There's nothing like a good old bit of Cold War nostalgia, combined with a suitably scary international incident, to focus our attention on the real world, and the rapidly unfolding, or toppling, situation in Ukraine clearly has tingled our collective nape, as people searched out the players and places involved in what could be the most destabilising event since the Yugoslav Wars. The Winter Olympics continued to haunt the list as well, no doubt buoyed by those same events. That said, nothing could stem our outpouring of affection for the beloved comedian Harold Ramis, whose death managed to top the week in the face of those international concerns.
For the full top 25 list, plus an explanation as to any exclusions, see WP:TOP25.
For the week of 23 February to 1 March, the 10 most popular articles on Wikipedia, as determined from the report of the 5,000 most viewed pages, were:
Nothing guarantees Wikipedia attention like a sudden and unexpected death, and Ramis's death at only 69 appeared to come out of the blue. People rocked in sudden recognition of the director who gave us such beloved comedies as Caddyshack, National Lampoon's Vacation and Groundhog Day, though most probably mourned him as the guy who played huggable nerd Egon Spengler in Ghostbusters.

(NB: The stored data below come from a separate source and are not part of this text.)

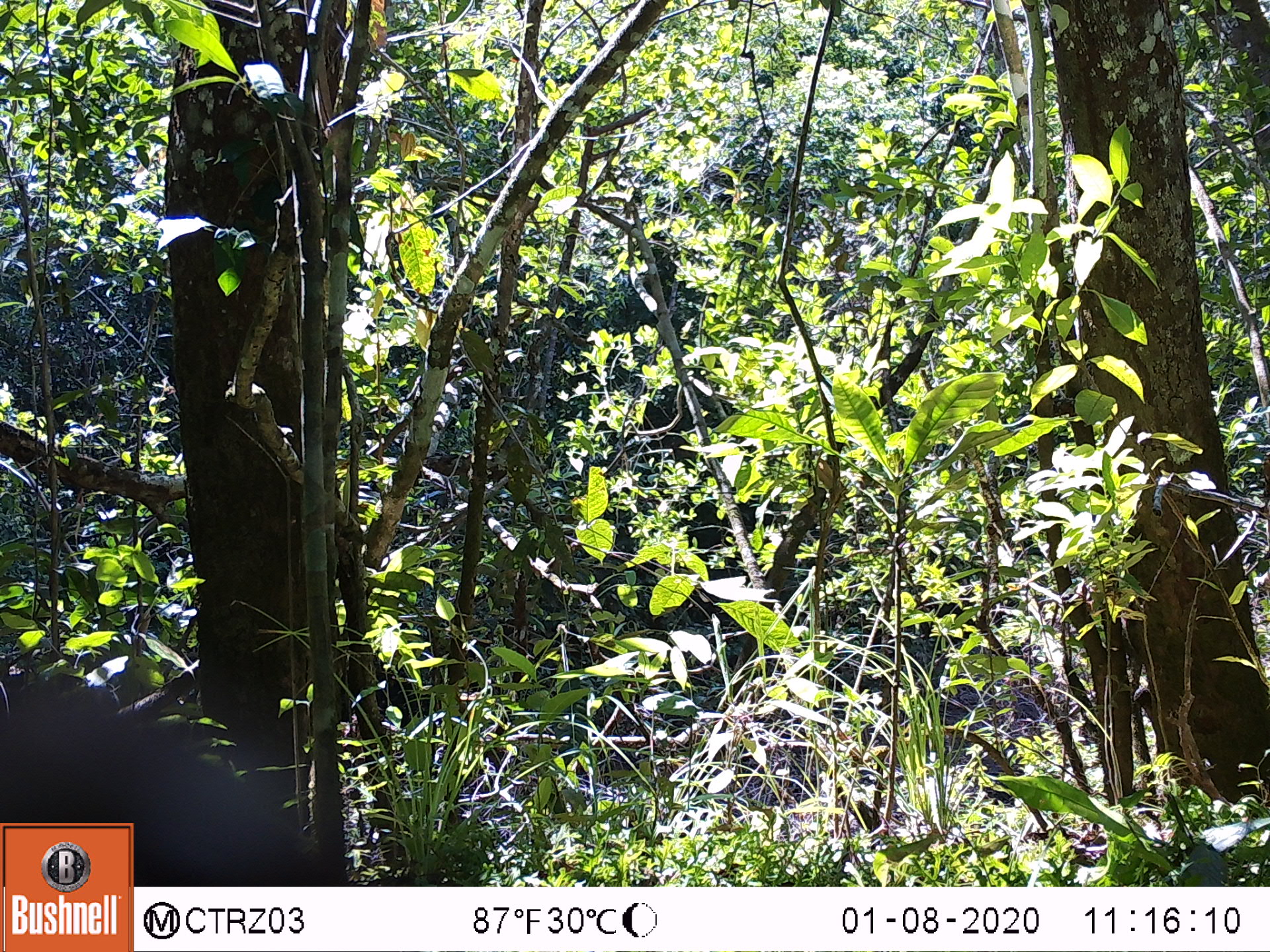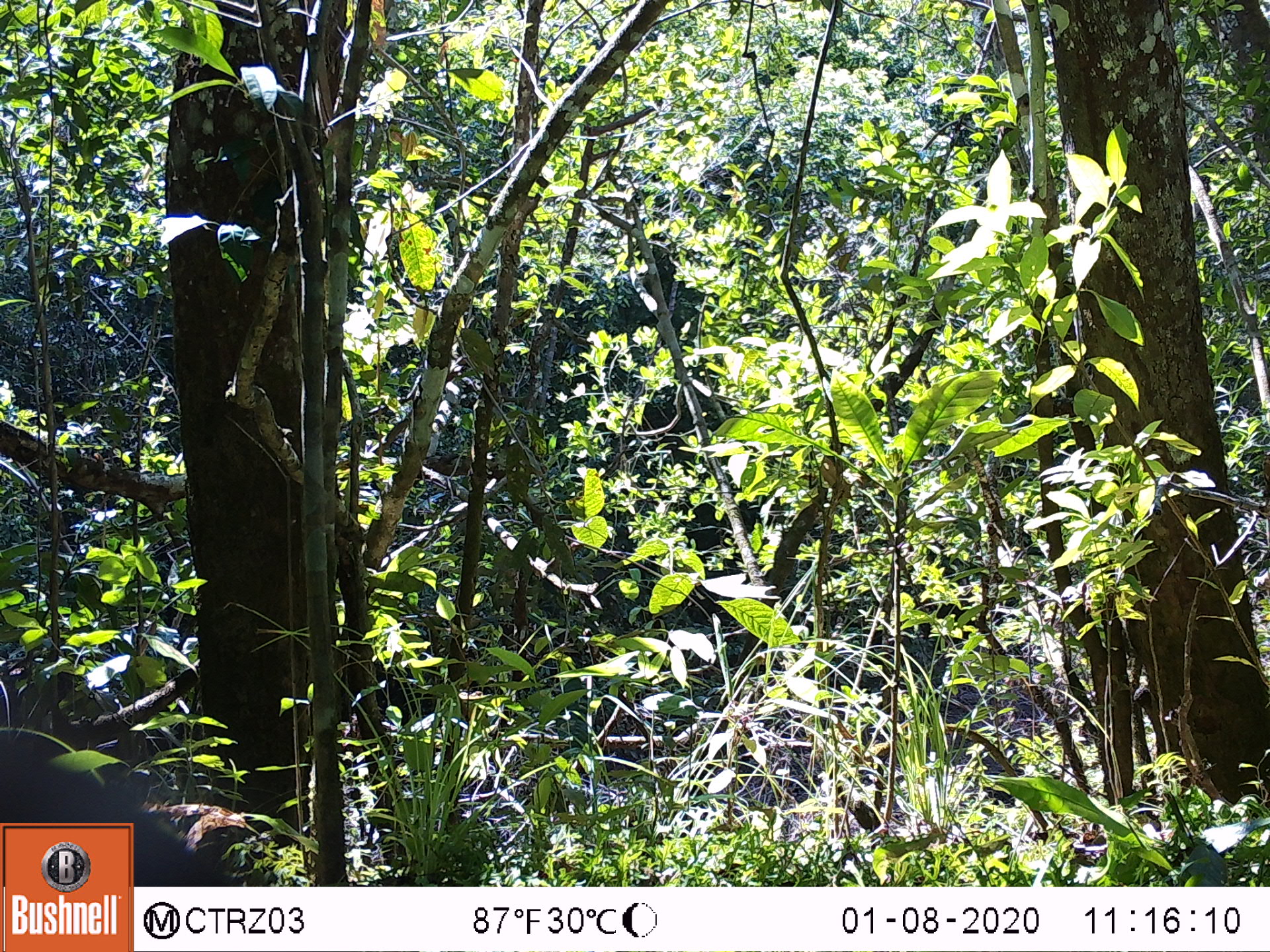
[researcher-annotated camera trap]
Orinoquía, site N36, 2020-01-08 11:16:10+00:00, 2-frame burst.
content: unidentified animal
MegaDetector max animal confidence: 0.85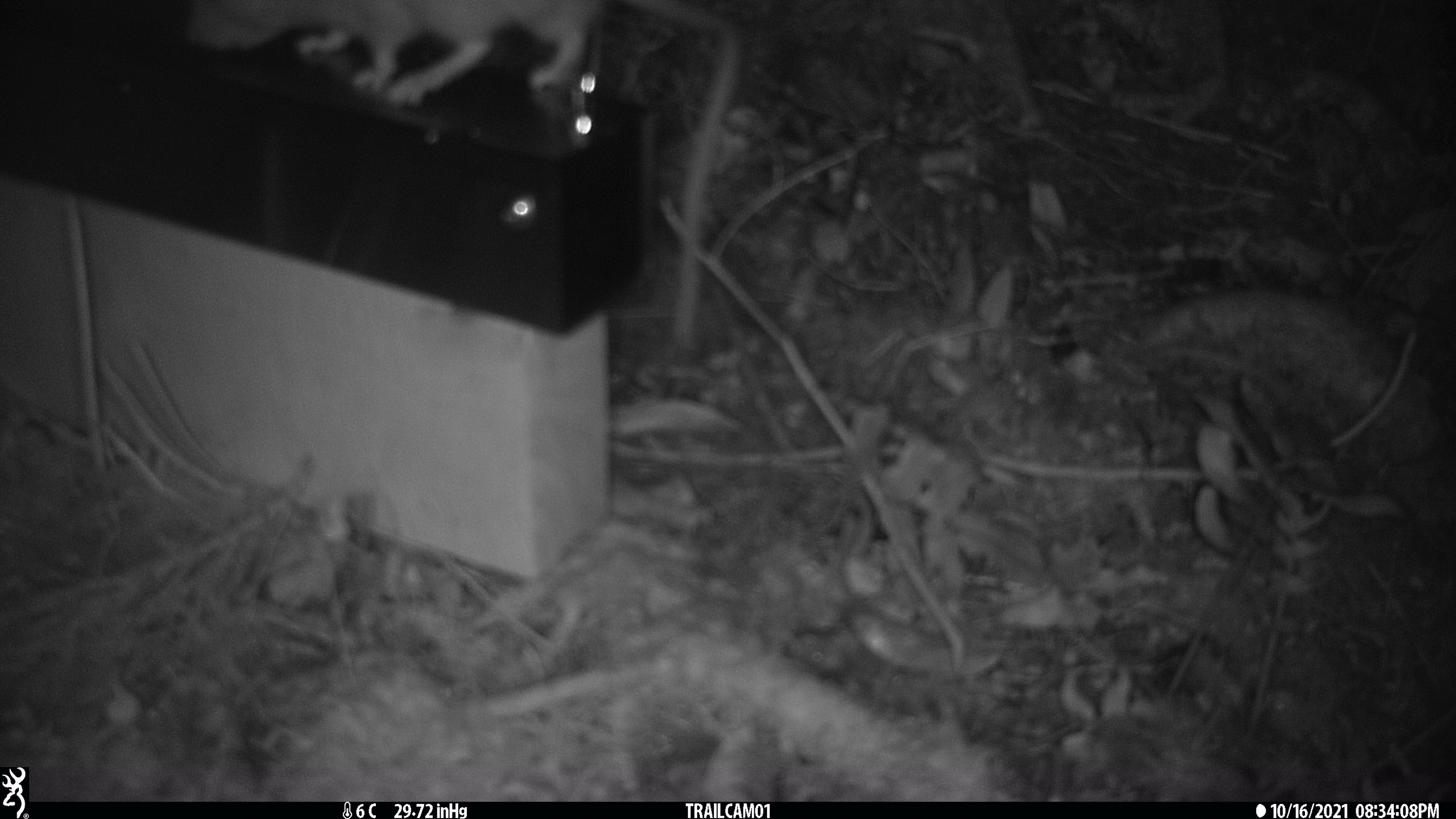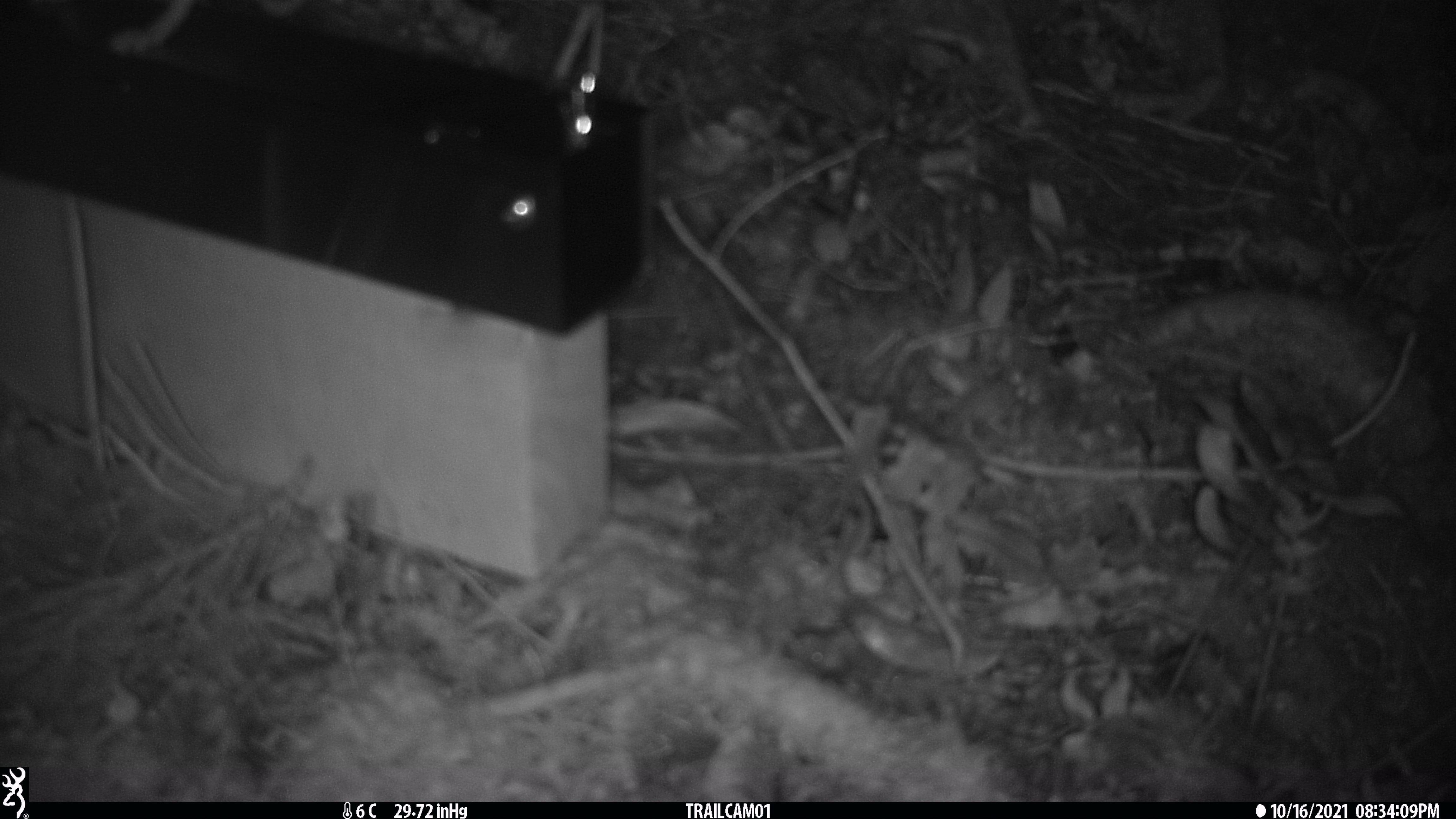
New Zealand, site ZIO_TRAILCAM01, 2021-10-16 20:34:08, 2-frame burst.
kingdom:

Things are moving fast in the country, from protest to revolution to armed hostility. It has now reached the point where anything I say will probably be obsolete by the time this is published. But it's fair to say things are getting pretty hairy; the last time Vladimir Putin asserted his manhood to his near neighbours, the conflict lasted a week. Here's hoping a similar outcome prevails now.
I'm giving this the benefit of the doubt for now; there's no reason for people not to be interested in the thing off of which they are currently reading. However I suspect that it might follow IPv6 to the Exclusions list before too long.
Some consider this head of the Sinaloa Cartel to be the most powerful drug lord of all time; even surpassing the infamous Pablo Escobar, so much so that Chicago police named him public enemy number one—the last person so named was Al Capone, and he lived in that city. His arrest on 22 February may be a harbinger of better things. Or not—the last time he was in prison, he just bribed the guards and walked out.